> INFORMATION SHOWN
════

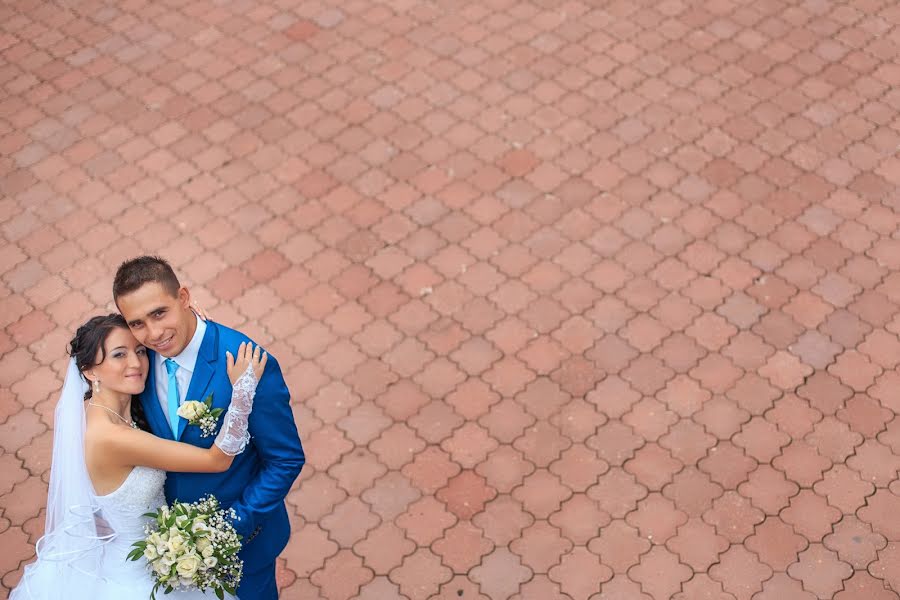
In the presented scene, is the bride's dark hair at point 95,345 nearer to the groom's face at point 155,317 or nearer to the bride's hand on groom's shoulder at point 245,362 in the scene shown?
the groom's face at point 155,317

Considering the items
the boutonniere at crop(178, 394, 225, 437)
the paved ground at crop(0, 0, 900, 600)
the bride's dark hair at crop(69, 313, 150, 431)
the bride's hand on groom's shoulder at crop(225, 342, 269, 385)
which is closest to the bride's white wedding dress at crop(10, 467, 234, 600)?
the bride's dark hair at crop(69, 313, 150, 431)

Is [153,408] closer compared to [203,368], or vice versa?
[203,368]

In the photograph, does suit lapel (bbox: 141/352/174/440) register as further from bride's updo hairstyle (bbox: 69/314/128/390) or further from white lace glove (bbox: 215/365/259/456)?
white lace glove (bbox: 215/365/259/456)

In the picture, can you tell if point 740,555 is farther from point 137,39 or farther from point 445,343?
point 137,39

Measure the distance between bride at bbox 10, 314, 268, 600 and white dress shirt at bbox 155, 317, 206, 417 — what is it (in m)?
0.07

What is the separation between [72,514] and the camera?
384 centimetres

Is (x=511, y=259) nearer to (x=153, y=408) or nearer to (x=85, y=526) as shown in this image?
(x=153, y=408)

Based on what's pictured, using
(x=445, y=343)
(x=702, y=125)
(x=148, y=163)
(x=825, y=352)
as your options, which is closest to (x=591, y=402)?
(x=445, y=343)

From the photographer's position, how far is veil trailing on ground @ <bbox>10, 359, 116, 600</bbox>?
3.81 m

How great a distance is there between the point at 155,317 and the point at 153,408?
0.44 m

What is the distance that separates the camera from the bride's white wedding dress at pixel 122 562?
3.72 metres

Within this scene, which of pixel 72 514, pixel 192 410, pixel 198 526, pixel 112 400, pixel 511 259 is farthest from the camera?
pixel 511 259

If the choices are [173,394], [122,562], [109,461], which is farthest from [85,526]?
[173,394]

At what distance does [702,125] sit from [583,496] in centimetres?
366
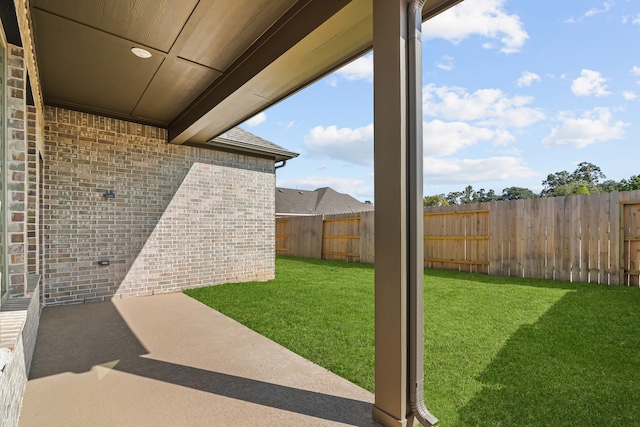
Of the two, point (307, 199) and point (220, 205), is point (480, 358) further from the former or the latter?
point (307, 199)

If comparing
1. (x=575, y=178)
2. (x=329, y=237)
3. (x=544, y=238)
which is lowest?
(x=329, y=237)

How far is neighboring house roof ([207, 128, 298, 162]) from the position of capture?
21.3ft

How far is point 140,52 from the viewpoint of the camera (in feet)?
10.9

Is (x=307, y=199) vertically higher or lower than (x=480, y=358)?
higher

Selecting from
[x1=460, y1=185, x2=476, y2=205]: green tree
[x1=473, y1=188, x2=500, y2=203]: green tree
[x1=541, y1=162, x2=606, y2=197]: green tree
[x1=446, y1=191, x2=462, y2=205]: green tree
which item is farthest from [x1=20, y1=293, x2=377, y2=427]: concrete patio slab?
[x1=460, y1=185, x2=476, y2=205]: green tree

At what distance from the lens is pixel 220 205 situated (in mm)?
6676

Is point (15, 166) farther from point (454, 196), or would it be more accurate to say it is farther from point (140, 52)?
point (454, 196)

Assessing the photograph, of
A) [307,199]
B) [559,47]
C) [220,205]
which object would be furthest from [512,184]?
[220,205]

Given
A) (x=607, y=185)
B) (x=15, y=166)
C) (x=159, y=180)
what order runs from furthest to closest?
→ (x=607, y=185) → (x=159, y=180) → (x=15, y=166)

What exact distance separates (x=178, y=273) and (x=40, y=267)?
2034 mm

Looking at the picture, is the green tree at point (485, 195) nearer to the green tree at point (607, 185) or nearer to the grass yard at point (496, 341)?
the green tree at point (607, 185)

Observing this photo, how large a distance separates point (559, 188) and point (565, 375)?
42062mm

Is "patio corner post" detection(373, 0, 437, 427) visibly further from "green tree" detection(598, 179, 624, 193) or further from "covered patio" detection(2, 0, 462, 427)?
"green tree" detection(598, 179, 624, 193)

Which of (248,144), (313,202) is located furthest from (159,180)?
(313,202)
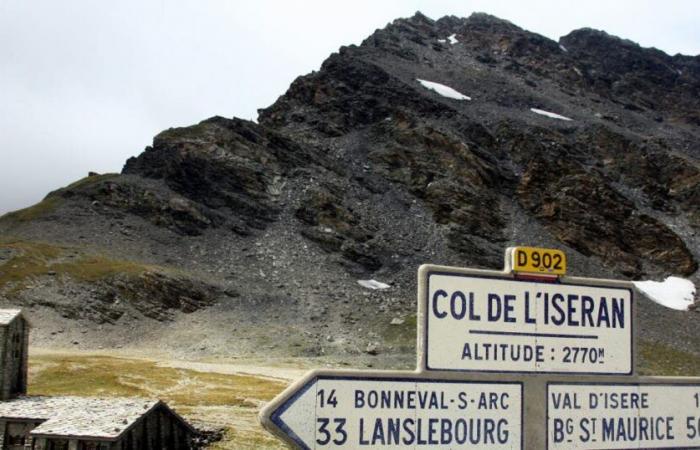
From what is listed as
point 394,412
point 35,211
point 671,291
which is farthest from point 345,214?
point 394,412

════

> WHAT YOU HAVE TO DO
Format all of the data above as a Markdown table with the columns Row and Line, giving each line its own numbered row and leaving out blank lines and the pictures.

> COMPLETE ANSWER
| Row | Line |
|---|---|
| 1 | In the presented scene, is the bride's dark hair at point 95,345 nearer to the groom's face at point 155,317 or nearer to the bride's hand on groom's shoulder at point 245,362 in the scene shown? |
| 2 | the groom's face at point 155,317 |
| 3 | Considering the items |
| 4 | the boutonniere at crop(178, 394, 225, 437) |
| 5 | the paved ground at crop(0, 0, 900, 600) |
| 6 | the bride's dark hair at crop(69, 313, 150, 431) |
| 7 | the bride's hand on groom's shoulder at crop(225, 342, 269, 385) |
| 8 | which is closest to the bride's white wedding dress at crop(10, 467, 234, 600)? |
| 9 | the bride's dark hair at crop(69, 313, 150, 431) |
| 10 | Is [153,408] closer compared to [203,368], or vice versa? |
| 11 | [203,368] |
| 12 | In the photograph, does suit lapel (bbox: 141/352/174/440) register as further from bride's updo hairstyle (bbox: 69/314/128/390) or further from white lace glove (bbox: 215/365/259/456)? |
| 13 | white lace glove (bbox: 215/365/259/456) |
| 14 | In the picture, can you tell if point 740,555 is farther from point 137,39 or farther from point 445,343? |
| 15 | point 137,39 |
| 16 | Measure the distance between bride at bbox 10, 314, 268, 600 and white dress shirt at bbox 155, 317, 206, 417 — what is it (in m)? |
| 17 | 0.07 |
| 18 | What is the separation between [72,514] and the camera? |
| 19 | 384 centimetres |
| 20 | Is (x=511, y=259) nearer to (x=153, y=408) or nearer to (x=85, y=526) as shown in this image? |
| 21 | (x=153, y=408) |
| 22 | Based on what's pictured, using |
| 23 | (x=445, y=343) |
| 24 | (x=702, y=125) |
| 25 | (x=148, y=163) |
| 26 | (x=825, y=352) |
| 27 | as your options, which is closest to (x=591, y=402)? |
| 28 | (x=445, y=343) |
| 29 | From the photographer's position, how far is veil trailing on ground @ <bbox>10, 359, 116, 600</bbox>? |
| 30 | 3.81 m |
| 31 | How great a distance is there between the point at 155,317 and the point at 153,408? |
| 32 | 0.44 m |
| 33 | What is the distance that separates the camera from the bride's white wedding dress at pixel 122 562? |
| 34 | 3.72 metres |
| 35 | Within this scene, which of pixel 72 514, pixel 192 410, pixel 198 526, pixel 112 400, pixel 511 259 is farthest from the camera? |
| 36 | pixel 511 259 |
| 37 | If the choices are [173,394], [122,562], [109,461], which is farthest from [85,526]? |
| 38 | [173,394] |
| 39 | At what distance does [702,125] sit from [583,496] in centimetres? |
| 40 | 366 |
| 41 | Of the two, point (307, 199) and point (220, 205), is point (480, 358) further from the former or the latter? |
| 42 | point (307, 199) |
| 43 | If comparing |
| 44 | 1. (x=575, y=178) |
| 45 | 2. (x=329, y=237) |
| 46 | 3. (x=544, y=238) |
| 47 | which is lowest? |
| 48 | (x=329, y=237) |
| 49 | How far is neighboring house roof ([207, 128, 298, 162]) from the position of capture? |
| 50 | 21.3ft |
| 51 | How far is point 140,52 from the viewpoint of the camera (in feet)? |
| 52 | 10.9 |
| 53 | Is (x=307, y=199) vertically higher or lower than (x=480, y=358)? |
| 54 | higher |
| 55 | Selecting from |
| 56 | [x1=460, y1=185, x2=476, y2=205]: green tree |
| 57 | [x1=473, y1=188, x2=500, y2=203]: green tree |
| 58 | [x1=541, y1=162, x2=606, y2=197]: green tree |
| 59 | [x1=446, y1=191, x2=462, y2=205]: green tree |
| 60 | which item is farthest from [x1=20, y1=293, x2=377, y2=427]: concrete patio slab? |
| 61 | [x1=460, y1=185, x2=476, y2=205]: green tree |
| 62 | At what distance from the lens is pixel 220 205 situated (in mm)? |
| 63 | 6676 |
| 64 | Is point (15, 166) farther from point (454, 196), or would it be more accurate to say it is farther from point (140, 52)? |
| 65 | point (454, 196) |
| 66 | Assessing the photograph, of |
| 67 | A) [307,199] |
| 68 | B) [559,47] |
| 69 | C) [220,205] |
| 70 | which object would be furthest from [512,184]? |
| 71 | [220,205] |
| 72 | Given |
| 73 | A) (x=607, y=185) |
| 74 | B) (x=15, y=166) |
| 75 | C) (x=159, y=180) |
| 76 | what order runs from furthest to closest? |
| 77 | → (x=607, y=185) → (x=159, y=180) → (x=15, y=166) |
| 78 | What exact distance separates (x=178, y=273) and (x=40, y=267)? |
| 79 | 2034 mm |
| 80 | Looking at the picture, is the green tree at point (485, 195) nearer to the green tree at point (607, 185) or nearer to the grass yard at point (496, 341)? |
| 81 | the green tree at point (607, 185) |
| 82 | Observing this photo, how large a distance separates point (559, 188) and point (565, 375)? |
| 83 | 42062mm |
| 84 | Is "patio corner post" detection(373, 0, 437, 427) visibly further from "green tree" detection(598, 179, 624, 193) or further from "covered patio" detection(2, 0, 462, 427)? |
| 85 | "green tree" detection(598, 179, 624, 193) |
| 86 | Which of (248,144), (313,202) is located furthest from (159,180)? |
| 87 | (313,202) |
| 88 | From what is listed as |
| 89 | point 394,412 |
| 90 | point 35,211 |
| 91 | point 671,291 |
| 92 | which is farthest from point 345,214? |
| 93 | point 394,412 |